Hi. We are Arbitrary.

This is our project,

SIM Spam Slam

Like the popular canned food brand it is named after, spam texts can come in all kinds of varieties. This data project aims to uncover the commonalities between these messages and analyze the trends and patterns that they follow.

  • Hans Miguel Salazar WFY
  • Ehren Castillo WFY
  • Kevin Trinidad WFY

Overview

What is this project for?

The advent of Short Message Service (SMS) technology greatly shifted the nature of communication. The ease and accessibility of this method led to a rise in the number of spam texts. Bad actors are taking advantage of other people through malicous use of this technology.

SMS Relevancy

The rise of instant messaging (IM) has not eliminated SMS technology due to mobile data limitations and availability of devices. Many people in the Philippines still rely on SMS regularly.

Republic Act No. 11934

Also known as the Subscriber Identity Module (SIM) Registration Act, it was approved on 10 Oct 2022 with the primary purpose of assisting local authorities in eliminating malicious usage of SMS technology.

Preventive Measures

Technology and society is ever-changing, hence, a static solution is a band-aid solution at best. The use of machine models may allow an expandable framework for filtering spam texts.

Background

Despite the country's best efforts, Spam texts remain a prevalent and persistent form of cybercriminal activity, with millions of messages being detected as of 2024.

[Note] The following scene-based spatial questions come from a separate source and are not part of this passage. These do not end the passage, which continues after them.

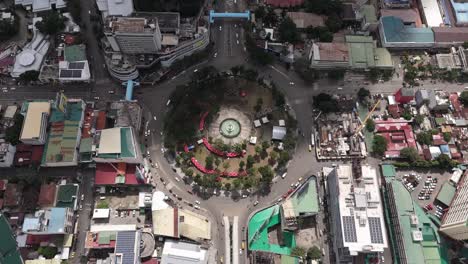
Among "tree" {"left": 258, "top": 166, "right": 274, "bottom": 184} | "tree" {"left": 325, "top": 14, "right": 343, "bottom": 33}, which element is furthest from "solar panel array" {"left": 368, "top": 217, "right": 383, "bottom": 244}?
"tree" {"left": 325, "top": 14, "right": 343, "bottom": 33}

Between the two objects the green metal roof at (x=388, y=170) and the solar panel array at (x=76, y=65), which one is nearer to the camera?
the green metal roof at (x=388, y=170)

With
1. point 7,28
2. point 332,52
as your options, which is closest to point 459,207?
point 332,52

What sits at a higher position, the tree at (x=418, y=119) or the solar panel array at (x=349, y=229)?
the tree at (x=418, y=119)

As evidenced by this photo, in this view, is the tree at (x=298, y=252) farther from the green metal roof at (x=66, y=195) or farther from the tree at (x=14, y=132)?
the tree at (x=14, y=132)

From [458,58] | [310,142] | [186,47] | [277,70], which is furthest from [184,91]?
[458,58]

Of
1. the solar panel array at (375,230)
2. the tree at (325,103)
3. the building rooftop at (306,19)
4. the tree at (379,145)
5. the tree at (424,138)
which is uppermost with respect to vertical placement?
the building rooftop at (306,19)

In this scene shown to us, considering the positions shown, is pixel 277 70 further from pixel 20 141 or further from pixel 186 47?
pixel 20 141

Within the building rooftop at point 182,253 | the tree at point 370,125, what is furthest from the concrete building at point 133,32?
the tree at point 370,125
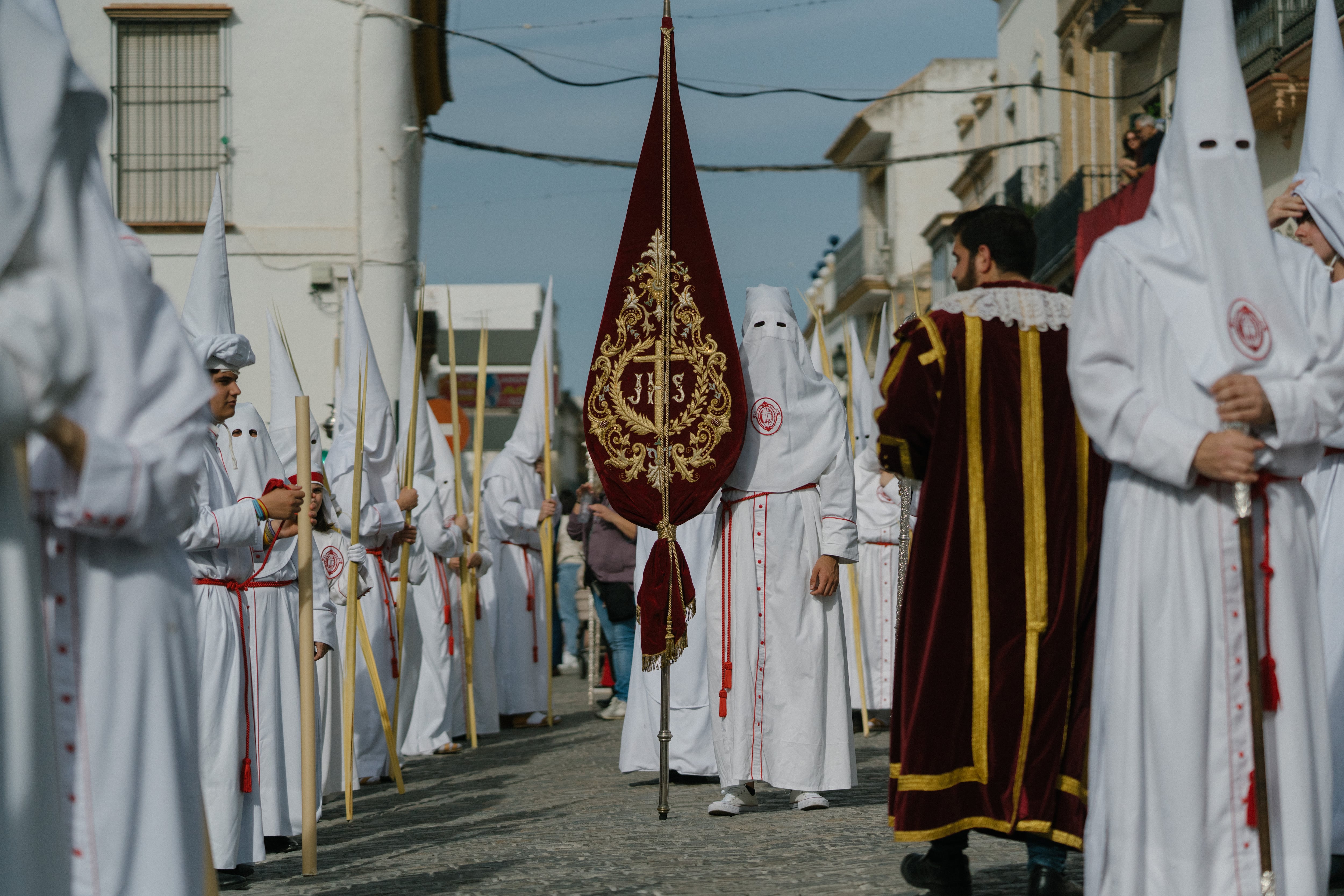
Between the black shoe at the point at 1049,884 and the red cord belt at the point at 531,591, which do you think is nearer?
the black shoe at the point at 1049,884

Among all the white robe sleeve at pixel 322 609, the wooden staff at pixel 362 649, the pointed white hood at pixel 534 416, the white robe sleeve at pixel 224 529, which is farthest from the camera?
the pointed white hood at pixel 534 416

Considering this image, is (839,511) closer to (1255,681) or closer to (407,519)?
(407,519)

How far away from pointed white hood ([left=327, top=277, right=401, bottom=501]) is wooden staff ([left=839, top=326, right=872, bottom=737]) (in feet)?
9.68

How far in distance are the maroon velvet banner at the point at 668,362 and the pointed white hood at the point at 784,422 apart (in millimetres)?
220

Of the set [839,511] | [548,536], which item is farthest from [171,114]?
[839,511]

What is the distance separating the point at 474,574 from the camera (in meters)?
12.8

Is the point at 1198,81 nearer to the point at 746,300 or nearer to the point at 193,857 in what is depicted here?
the point at 193,857

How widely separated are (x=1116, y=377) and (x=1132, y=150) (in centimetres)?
169

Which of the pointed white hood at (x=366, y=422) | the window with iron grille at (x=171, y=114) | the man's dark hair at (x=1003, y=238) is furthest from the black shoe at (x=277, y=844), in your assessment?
the window with iron grille at (x=171, y=114)

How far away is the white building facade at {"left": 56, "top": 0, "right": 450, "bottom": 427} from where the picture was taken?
19.5 metres

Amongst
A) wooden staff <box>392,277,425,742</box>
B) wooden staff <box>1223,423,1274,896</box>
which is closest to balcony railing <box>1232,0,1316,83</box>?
wooden staff <box>392,277,425,742</box>

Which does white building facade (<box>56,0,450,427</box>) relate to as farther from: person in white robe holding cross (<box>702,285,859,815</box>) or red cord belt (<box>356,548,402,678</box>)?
person in white robe holding cross (<box>702,285,859,815</box>)

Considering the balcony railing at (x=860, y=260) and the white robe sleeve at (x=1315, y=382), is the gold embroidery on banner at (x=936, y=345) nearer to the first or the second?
the white robe sleeve at (x=1315, y=382)

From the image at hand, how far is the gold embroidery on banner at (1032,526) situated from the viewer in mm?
5367
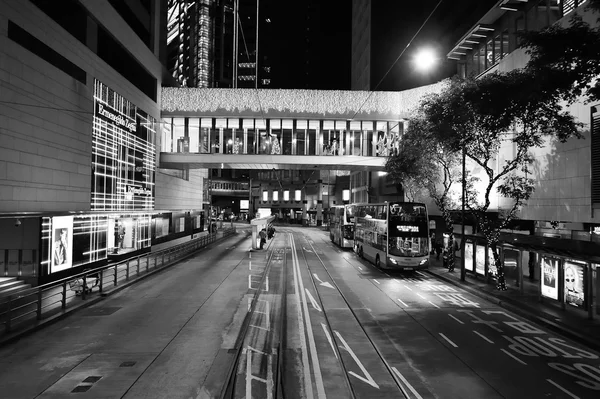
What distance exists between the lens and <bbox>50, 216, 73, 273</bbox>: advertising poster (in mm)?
19341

Telecommunication companies such as Globe, PLDT and Smart have taken action against 5.5 million spam messages in the past year. However, even with this preventive action, the Cybercrime Investigation and Coordinating Center (CICC) noted that the losses of Filipino mobile phone users to spam texts have reached millions of dollars. Moreover, some instances of spam messages have also been found in instant messaging apps, which are not covered by the Sim Registration Act.

References: [1] [2] [3]

What do we aim to do?

Through this project, we want to be able to address the following questions in an effort to further understand the nature of SMS Spam Texts in the Philippines.

Main Question

What could be the trends and patterns of spam messages in the Philippines?


Secondary Question

Is there a difference between Spam messages before and after the deadline of the Sim Card Registration Act?


Null hypothesis

There is no difference in spam messages before and after the deadline of the SIM card registration act.


Alternative hypothesis

There are differences in spam messages before and after the deadline of the SIM card registration act.


Action Plan

Utilize data science tools and Natural Language Processing (NLP) to identify the patterns and trends of Spam text content.

How was the data collected?

The dataset used is a compilation of two public datasets available on Kaggle . Both of these datasets contain Philippine spam messages personally received and compiled by these Kaggle users. Additionally, both datasets contain timestamps for when messages were received.

Keywords Text Spam SMS Registration Scam Philippines

Data Set A

  • Author: Scott Lee Chua
  • Date Start:09/30/2022
  • Data End:02/27/2024
  • Raw Count: 3464
  • Processed Count:467

Data Set B

  • Author:BwandoWando
  • Date Start:12/11/2022
  • Data End:03/31/2024
  • Raw Count:619
  • Processed Count:595

How was the data handled?

Through Python and its many libraries

Tools Python Jupyter Notebook Google Colab Google Sheets Pandas Deep Translator Natural Language Toolkit Regular Expressions NumPy Scikit-learn Plotly

Cleaning

The datasets were cleaned by filtering out entries that had insufficient data or contained data which could not be used .

For this step, the entries containing the following properties were filtered out of the initial datasets:

  • non-exact duplicates
  • non-spam (Data Set A)
  • no phone number
  • no alphabetical characters in body
  • hidden or broken content
    ("Content not supported" or "<Redacted>")

Preprocessing

With both datasets cleaned, they were combined into a single compiled dataset. From here, several pieces of information were extrapolated from each entry including:

  • year
  • month
  • day of week
  • sender carrier
  • SMS length

Lastly, the SMS messages were prepared for topic modeling by applying the following:

  • emoticons were removed
  • text was translated to English
  • tokenization
  • lemmatization
  • stopword filtering
  • stemming

Topic Modeling

Using the prepared data obtained, topic modeling was performed on the SMS messages in the dataset to form eleven topic clusters.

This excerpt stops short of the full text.